Opinion: Efficiency equals profitability

It is no secret within the anaerobic digestion (AD) industry that in some areas food waste is in short supply. However, if crops fail to perform as expected, on-farm agricultural AD plants will also feel the pinch.

Following this year’s cold snaps and prolonged dry periods in the UK and Northern Europe, arable farming is facing significant challenges. Most crops are less advanced than usual for the time of year, and early reports show that wheat is failing to fill out as expected. Those concerned about feedstock shortages should be looking for ways to plug the gap before the situation becomes critical. This might involve finding alternative sources or types of feedstock, or exploring ways to make plants more efficient and, therefore, more profitable.

Of course, aiming for greater efficiency should not be reserved for crisis situations – there are many ways to improve gas yields and income. Some of these require external advice; others can be implemented relatively easily on site. As part of the AB Agri group, which specialises in agriculture, Amur has experience in nutrition for both livestock and AD. We frequently encounter AD operators that approach feedstock with an eye to volume, rather than nutritional quality, and even many of those plants that operate to full potential could do so in a more cost-effective way.
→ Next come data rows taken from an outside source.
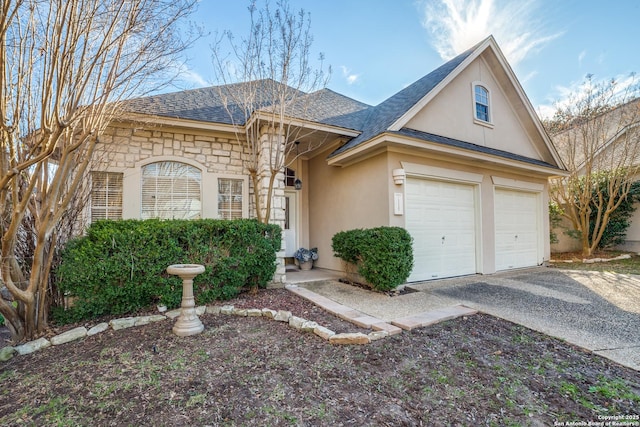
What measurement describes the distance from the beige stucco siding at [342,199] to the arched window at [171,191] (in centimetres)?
337

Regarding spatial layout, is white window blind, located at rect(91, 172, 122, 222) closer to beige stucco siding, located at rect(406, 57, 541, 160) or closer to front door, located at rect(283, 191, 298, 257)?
front door, located at rect(283, 191, 298, 257)

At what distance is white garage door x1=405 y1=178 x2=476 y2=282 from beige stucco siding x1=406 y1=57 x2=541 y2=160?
1.47 meters

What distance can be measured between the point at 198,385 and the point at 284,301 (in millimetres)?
2500

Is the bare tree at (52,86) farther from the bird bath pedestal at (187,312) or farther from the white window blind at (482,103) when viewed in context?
the white window blind at (482,103)

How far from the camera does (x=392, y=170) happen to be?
608 cm

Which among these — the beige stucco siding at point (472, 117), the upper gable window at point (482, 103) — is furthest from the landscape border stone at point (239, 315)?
the upper gable window at point (482, 103)

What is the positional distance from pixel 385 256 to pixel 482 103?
5979 mm

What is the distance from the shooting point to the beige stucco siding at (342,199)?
6.29 metres

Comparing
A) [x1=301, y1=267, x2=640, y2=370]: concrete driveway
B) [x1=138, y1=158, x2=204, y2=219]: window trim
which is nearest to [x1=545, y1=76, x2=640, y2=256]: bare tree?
[x1=301, y1=267, x2=640, y2=370]: concrete driveway

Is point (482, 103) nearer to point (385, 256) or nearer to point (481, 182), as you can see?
point (481, 182)

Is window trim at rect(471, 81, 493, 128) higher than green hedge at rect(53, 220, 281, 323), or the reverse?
window trim at rect(471, 81, 493, 128)

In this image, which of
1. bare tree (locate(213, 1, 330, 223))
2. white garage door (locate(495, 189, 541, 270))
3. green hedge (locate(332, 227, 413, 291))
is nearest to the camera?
green hedge (locate(332, 227, 413, 291))

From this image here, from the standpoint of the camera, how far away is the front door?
340 inches

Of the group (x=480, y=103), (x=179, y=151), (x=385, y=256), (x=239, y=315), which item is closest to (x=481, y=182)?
(x=480, y=103)
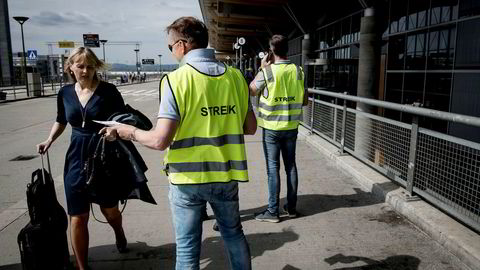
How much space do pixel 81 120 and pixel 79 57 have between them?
1.60ft

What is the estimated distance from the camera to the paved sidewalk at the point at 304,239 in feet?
10.7

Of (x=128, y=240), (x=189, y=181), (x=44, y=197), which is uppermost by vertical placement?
(x=189, y=181)

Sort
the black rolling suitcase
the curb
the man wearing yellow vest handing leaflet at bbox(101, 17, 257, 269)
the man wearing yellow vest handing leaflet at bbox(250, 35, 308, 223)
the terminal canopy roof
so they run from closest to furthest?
1. the man wearing yellow vest handing leaflet at bbox(101, 17, 257, 269)
2. the black rolling suitcase
3. the curb
4. the man wearing yellow vest handing leaflet at bbox(250, 35, 308, 223)
5. the terminal canopy roof

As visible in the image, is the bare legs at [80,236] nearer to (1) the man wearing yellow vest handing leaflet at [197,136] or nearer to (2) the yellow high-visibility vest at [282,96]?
(1) the man wearing yellow vest handing leaflet at [197,136]

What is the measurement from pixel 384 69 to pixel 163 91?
33.2ft

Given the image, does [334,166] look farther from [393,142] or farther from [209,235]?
[209,235]

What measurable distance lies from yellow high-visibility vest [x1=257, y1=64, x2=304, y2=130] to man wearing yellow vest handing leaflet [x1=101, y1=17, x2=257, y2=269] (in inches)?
67.5

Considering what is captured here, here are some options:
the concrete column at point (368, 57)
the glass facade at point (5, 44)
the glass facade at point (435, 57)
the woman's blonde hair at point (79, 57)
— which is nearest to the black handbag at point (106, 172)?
the woman's blonde hair at point (79, 57)

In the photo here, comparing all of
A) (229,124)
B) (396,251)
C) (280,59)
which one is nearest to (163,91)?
(229,124)

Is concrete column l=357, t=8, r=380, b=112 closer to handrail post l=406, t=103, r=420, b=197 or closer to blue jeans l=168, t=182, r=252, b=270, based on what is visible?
handrail post l=406, t=103, r=420, b=197

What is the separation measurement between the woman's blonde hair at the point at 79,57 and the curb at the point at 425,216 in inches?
130

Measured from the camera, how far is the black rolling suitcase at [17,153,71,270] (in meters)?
2.76

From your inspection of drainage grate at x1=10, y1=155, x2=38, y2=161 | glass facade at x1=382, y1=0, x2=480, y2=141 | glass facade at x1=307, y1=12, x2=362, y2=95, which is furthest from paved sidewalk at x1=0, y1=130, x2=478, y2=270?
glass facade at x1=307, y1=12, x2=362, y2=95

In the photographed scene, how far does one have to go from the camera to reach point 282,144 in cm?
412
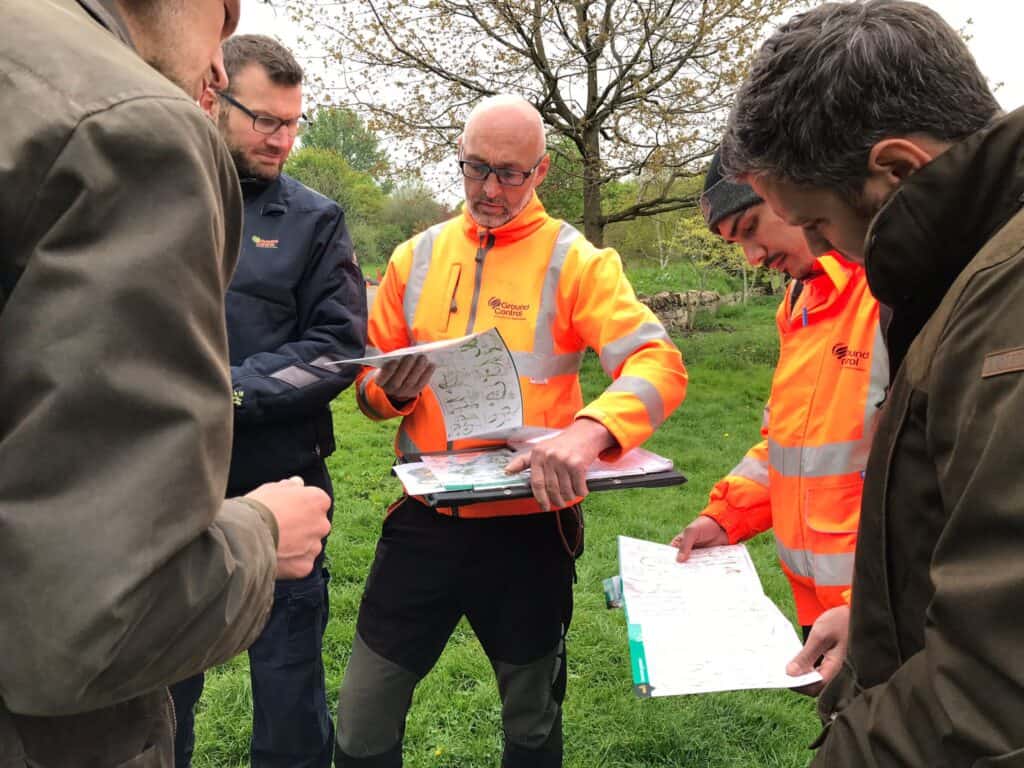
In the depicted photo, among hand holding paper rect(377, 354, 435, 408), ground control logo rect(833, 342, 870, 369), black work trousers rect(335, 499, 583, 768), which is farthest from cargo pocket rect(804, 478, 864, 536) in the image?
hand holding paper rect(377, 354, 435, 408)

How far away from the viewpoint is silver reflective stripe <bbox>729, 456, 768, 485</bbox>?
261 cm

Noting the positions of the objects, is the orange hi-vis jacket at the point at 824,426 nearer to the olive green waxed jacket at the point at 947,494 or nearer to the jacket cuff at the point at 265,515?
the olive green waxed jacket at the point at 947,494

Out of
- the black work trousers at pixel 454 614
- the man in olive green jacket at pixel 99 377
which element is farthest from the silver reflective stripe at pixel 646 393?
the man in olive green jacket at pixel 99 377

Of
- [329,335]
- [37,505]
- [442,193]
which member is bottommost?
[442,193]

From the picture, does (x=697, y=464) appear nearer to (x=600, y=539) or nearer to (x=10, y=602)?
(x=600, y=539)

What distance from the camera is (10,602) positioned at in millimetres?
932

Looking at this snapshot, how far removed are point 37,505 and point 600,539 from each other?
532 centimetres

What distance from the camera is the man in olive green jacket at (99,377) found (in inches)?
36.1

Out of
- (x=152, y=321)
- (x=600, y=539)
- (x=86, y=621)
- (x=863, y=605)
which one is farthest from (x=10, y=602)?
(x=600, y=539)

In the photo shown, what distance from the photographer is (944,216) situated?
115 centimetres

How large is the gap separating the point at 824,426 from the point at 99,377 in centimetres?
187

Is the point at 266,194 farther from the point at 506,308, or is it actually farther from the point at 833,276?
the point at 833,276

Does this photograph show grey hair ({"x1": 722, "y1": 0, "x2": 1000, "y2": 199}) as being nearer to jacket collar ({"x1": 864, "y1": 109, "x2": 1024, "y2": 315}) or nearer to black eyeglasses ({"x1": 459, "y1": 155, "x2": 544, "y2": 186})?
jacket collar ({"x1": 864, "y1": 109, "x2": 1024, "y2": 315})

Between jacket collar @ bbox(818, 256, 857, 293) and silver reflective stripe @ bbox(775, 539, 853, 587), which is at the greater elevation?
jacket collar @ bbox(818, 256, 857, 293)
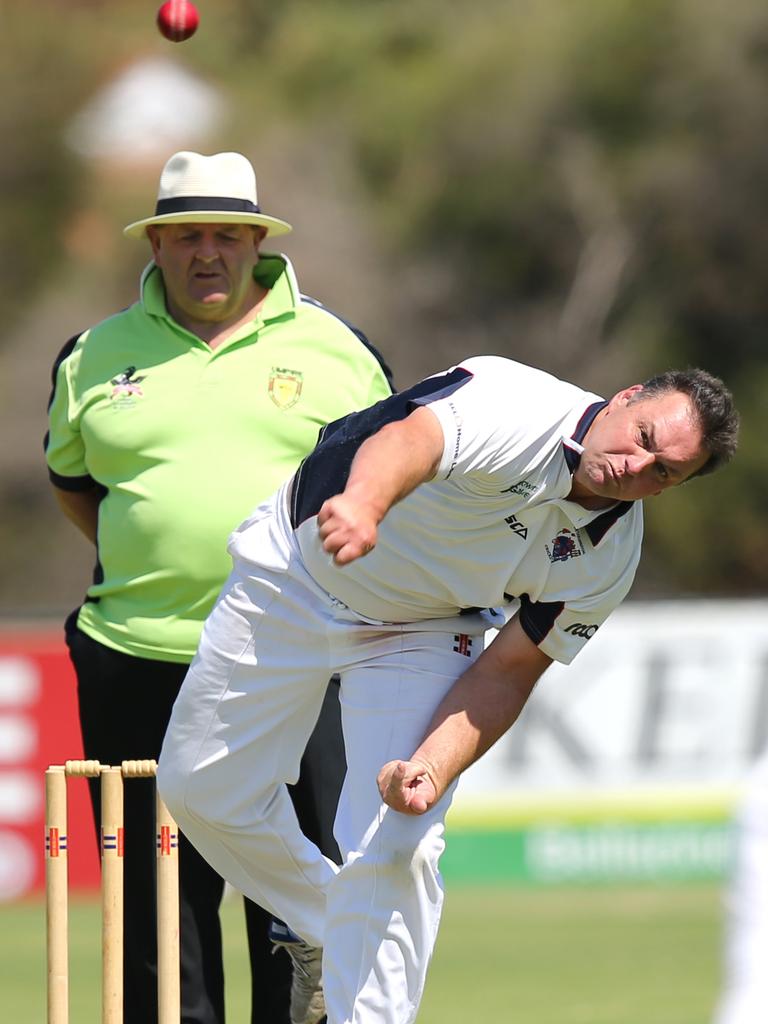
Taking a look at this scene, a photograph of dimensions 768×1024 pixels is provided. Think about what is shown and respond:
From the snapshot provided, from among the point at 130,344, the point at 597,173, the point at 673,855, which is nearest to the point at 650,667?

Gas is king and, therefore, testing for likely levels of gas from feedstocks is critically important. Fast, accurate analytic tools are crucial to enabling AD operators to take advantage of feedstocks on offer – before they are sold to someone else


Biological BMP

Biological BMP (biochemical methane potential) tests rate feedstocks to give operators a potential gas yield. BMP testing comes in three different forms. The biological test reflects the behaviour of bacteria in a live AD, while theoretical testing measures the individual components before apportioning a hypothetical gas yield. Amur’s Bullet BMP technology uses near infra-red spectral analysis to identify the components in a sample. The findings are calibrated and benchmarked against known biomethane potential from a range of waste materials, then mathematically calculated and converted into BMP. The results are significantly more accurate than the theoretical, improving the decision making process when a result is required quickly.


Spectral analysis

Up to 70% of on-farm ADs buy in crops from other farms. Dry matter varies enormously and, since higher levels of dry matter translate into greater gas yields, it is common practice to price feedstock relative to dry matter. While BMP testing takes place in a laboratory, AD operators also need a fast, on site tool to assess incoming crops. Hand-held spectral analysis tools give prompt, accurate results, which may even extend to nutritional parameters such as starch and sugar.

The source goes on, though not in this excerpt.